*WHAT YOU WILL DO*
Can you reproduce the stretch from the start of the records through the line containing "truck wheel @ box(185, 177, 202, 205), truck", swapping "camera" for "viewer" and changing nothing else? Leave the pictures out of your answer.

-- start DATA ENTRIES --

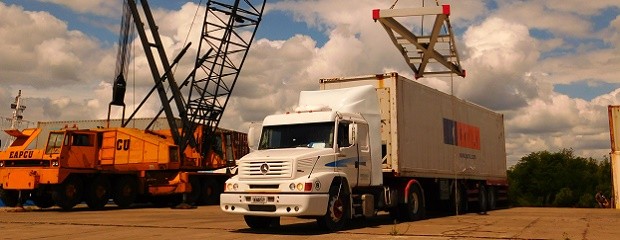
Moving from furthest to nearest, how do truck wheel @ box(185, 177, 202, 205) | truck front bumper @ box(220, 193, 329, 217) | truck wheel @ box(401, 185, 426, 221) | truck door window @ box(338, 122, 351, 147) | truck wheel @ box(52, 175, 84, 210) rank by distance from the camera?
truck wheel @ box(185, 177, 202, 205), truck wheel @ box(52, 175, 84, 210), truck wheel @ box(401, 185, 426, 221), truck door window @ box(338, 122, 351, 147), truck front bumper @ box(220, 193, 329, 217)

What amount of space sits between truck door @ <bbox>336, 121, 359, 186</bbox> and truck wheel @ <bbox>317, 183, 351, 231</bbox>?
360mm

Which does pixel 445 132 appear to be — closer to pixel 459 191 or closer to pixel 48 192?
pixel 459 191

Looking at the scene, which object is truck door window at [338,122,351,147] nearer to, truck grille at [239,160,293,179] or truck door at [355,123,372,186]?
truck door at [355,123,372,186]

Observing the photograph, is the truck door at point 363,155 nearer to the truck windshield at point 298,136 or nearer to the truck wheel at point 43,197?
the truck windshield at point 298,136

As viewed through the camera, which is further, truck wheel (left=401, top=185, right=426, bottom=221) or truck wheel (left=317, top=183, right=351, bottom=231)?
truck wheel (left=401, top=185, right=426, bottom=221)

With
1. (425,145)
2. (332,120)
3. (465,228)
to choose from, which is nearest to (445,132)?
(425,145)

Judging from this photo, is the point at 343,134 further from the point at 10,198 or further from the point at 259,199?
the point at 10,198

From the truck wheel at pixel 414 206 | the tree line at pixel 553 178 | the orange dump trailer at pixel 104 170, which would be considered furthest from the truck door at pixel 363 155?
the tree line at pixel 553 178

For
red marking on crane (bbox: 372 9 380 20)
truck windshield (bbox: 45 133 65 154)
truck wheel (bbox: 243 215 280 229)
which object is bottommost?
truck wheel (bbox: 243 215 280 229)

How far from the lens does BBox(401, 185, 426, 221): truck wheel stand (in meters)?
15.2

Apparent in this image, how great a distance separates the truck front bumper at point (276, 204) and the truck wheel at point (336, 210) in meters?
0.39

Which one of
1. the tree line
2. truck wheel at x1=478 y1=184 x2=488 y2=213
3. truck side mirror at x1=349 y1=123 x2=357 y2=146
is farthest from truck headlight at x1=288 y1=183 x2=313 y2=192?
the tree line

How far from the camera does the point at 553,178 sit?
3174 inches

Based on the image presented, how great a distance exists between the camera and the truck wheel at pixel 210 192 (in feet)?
89.8
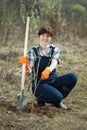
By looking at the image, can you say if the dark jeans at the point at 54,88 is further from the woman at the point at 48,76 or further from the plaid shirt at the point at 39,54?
the plaid shirt at the point at 39,54

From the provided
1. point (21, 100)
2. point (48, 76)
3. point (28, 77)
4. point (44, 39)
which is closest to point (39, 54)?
point (44, 39)

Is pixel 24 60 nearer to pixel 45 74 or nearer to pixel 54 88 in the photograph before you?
pixel 45 74

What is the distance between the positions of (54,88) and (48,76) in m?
0.22

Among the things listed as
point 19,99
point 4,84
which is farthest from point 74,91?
point 19,99

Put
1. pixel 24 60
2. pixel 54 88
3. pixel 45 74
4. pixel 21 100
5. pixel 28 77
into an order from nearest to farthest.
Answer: pixel 45 74, pixel 24 60, pixel 21 100, pixel 54 88, pixel 28 77

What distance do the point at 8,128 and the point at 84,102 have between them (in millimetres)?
1570

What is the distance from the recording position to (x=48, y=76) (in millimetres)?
4648

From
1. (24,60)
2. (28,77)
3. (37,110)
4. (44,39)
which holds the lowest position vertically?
(37,110)

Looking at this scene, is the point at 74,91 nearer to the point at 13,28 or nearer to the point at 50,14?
the point at 13,28

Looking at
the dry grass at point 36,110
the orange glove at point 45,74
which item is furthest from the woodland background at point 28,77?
the orange glove at point 45,74

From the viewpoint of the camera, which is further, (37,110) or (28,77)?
(28,77)

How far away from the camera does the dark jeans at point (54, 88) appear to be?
4.71 meters

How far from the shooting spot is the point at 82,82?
6.60 meters

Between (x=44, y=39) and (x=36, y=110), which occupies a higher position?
(x=44, y=39)
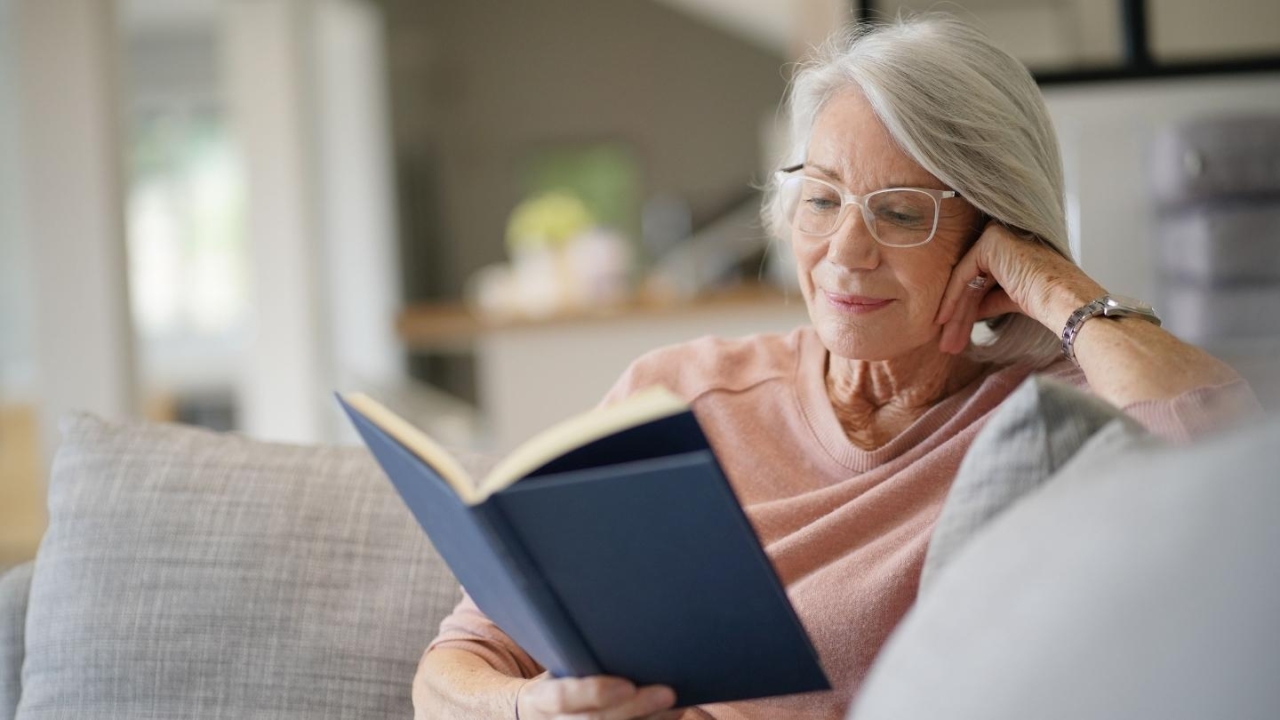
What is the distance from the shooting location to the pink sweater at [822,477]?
1299 mm

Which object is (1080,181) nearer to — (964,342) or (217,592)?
(964,342)

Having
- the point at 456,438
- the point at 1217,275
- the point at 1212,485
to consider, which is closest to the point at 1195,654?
the point at 1212,485

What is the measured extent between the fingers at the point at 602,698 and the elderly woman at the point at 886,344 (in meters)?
0.21

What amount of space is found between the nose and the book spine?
0.57 m

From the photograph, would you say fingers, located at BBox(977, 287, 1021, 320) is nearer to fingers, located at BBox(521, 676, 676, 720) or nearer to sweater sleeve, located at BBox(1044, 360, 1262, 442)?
sweater sleeve, located at BBox(1044, 360, 1262, 442)

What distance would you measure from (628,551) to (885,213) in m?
0.62

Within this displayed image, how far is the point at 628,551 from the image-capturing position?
0.94 meters

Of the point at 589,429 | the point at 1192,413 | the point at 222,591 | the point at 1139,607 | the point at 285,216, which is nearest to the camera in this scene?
the point at 1139,607

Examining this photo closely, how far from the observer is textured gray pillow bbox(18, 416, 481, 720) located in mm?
1523

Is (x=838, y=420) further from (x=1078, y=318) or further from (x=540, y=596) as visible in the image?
(x=540, y=596)

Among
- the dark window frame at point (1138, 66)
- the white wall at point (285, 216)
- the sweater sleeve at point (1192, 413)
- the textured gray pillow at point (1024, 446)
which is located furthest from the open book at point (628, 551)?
the white wall at point (285, 216)

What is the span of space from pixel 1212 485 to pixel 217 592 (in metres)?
1.15

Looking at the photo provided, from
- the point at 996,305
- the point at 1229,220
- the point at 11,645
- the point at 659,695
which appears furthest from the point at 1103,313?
the point at 1229,220

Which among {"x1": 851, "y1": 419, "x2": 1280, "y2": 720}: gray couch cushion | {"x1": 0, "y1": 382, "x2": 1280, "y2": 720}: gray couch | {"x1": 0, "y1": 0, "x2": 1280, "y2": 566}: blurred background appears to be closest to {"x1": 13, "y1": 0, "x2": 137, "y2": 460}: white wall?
{"x1": 0, "y1": 0, "x2": 1280, "y2": 566}: blurred background
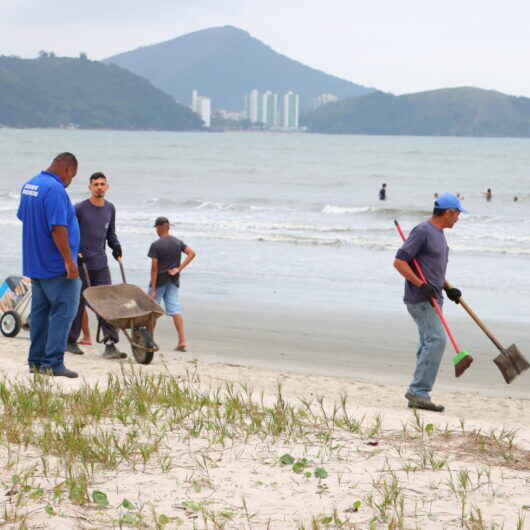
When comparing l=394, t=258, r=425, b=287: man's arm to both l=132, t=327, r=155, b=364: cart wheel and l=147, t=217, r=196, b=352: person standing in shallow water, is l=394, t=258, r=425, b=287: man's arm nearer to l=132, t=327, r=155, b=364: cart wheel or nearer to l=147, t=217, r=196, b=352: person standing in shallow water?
l=132, t=327, r=155, b=364: cart wheel

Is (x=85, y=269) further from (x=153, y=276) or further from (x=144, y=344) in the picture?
(x=153, y=276)

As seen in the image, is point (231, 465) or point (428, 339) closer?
point (231, 465)

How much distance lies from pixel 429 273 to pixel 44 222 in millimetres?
2795

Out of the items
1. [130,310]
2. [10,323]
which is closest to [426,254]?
[130,310]

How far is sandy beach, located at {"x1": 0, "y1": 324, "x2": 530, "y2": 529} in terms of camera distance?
4.09 m

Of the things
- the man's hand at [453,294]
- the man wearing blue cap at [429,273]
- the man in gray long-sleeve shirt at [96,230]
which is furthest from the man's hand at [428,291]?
the man in gray long-sleeve shirt at [96,230]

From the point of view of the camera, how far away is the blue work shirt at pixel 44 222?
21.5 ft

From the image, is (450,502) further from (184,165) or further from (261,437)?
(184,165)

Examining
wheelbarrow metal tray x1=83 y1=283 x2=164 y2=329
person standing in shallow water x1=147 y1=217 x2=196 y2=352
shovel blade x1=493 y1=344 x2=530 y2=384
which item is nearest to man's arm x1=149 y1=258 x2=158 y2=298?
person standing in shallow water x1=147 y1=217 x2=196 y2=352

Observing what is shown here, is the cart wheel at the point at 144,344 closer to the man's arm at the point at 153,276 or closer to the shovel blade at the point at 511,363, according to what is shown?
the man's arm at the point at 153,276

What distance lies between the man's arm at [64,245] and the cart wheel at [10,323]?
146 inches

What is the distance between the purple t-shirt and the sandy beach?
96 centimetres

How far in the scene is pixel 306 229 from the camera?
27.4 m

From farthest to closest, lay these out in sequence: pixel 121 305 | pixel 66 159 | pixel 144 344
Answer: pixel 144 344, pixel 121 305, pixel 66 159
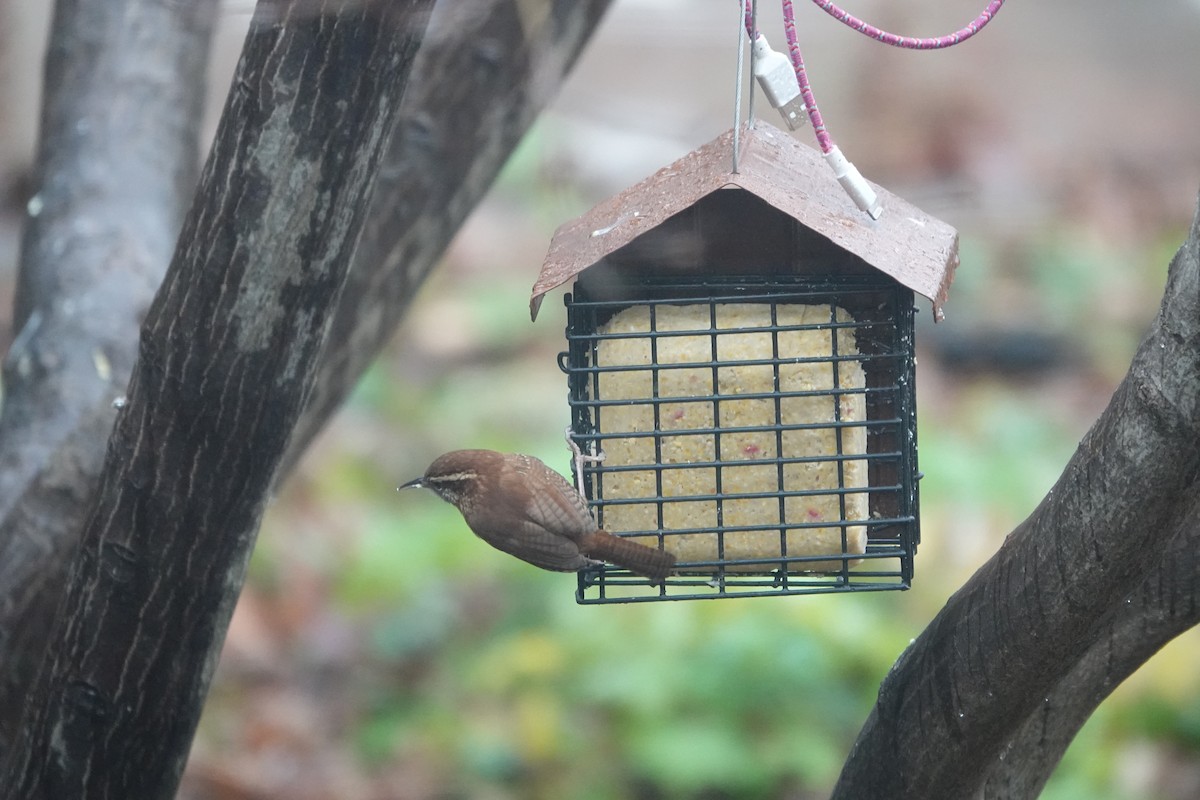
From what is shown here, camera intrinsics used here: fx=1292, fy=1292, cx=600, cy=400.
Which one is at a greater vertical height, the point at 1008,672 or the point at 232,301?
the point at 232,301

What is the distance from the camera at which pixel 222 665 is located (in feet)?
22.8

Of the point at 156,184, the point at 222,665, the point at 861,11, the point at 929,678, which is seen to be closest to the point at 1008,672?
the point at 929,678

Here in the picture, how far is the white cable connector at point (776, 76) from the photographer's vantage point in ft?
7.39

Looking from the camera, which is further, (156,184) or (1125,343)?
(1125,343)

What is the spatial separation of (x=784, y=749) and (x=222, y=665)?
3142 mm

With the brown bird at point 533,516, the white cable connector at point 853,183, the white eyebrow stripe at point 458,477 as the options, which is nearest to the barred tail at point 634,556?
the brown bird at point 533,516

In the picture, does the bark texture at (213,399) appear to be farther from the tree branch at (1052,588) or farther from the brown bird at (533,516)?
the tree branch at (1052,588)

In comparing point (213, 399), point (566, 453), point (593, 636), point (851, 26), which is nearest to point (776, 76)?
point (851, 26)

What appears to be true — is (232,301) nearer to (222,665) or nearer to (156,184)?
(156,184)

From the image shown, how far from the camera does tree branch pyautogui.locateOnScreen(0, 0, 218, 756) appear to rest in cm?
300

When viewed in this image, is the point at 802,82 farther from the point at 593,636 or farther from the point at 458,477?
the point at 593,636

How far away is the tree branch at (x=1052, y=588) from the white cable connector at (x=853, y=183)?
0.63 meters

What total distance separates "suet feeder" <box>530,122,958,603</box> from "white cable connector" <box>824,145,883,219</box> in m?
0.07

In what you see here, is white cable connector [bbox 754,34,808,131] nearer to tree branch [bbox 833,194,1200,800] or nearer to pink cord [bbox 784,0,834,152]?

-- end DATA ENTRIES --

*ANSWER TO THE PROBLEM*
Moving from furthest to nearest, how do truck wheel @ box(185, 177, 202, 205) | truck front bumper @ box(220, 193, 329, 217) | truck wheel @ box(401, 185, 426, 221) | truck door window @ box(338, 122, 351, 147) | truck wheel @ box(52, 175, 84, 210) rank by distance from the viewer?
truck wheel @ box(185, 177, 202, 205), truck wheel @ box(52, 175, 84, 210), truck wheel @ box(401, 185, 426, 221), truck door window @ box(338, 122, 351, 147), truck front bumper @ box(220, 193, 329, 217)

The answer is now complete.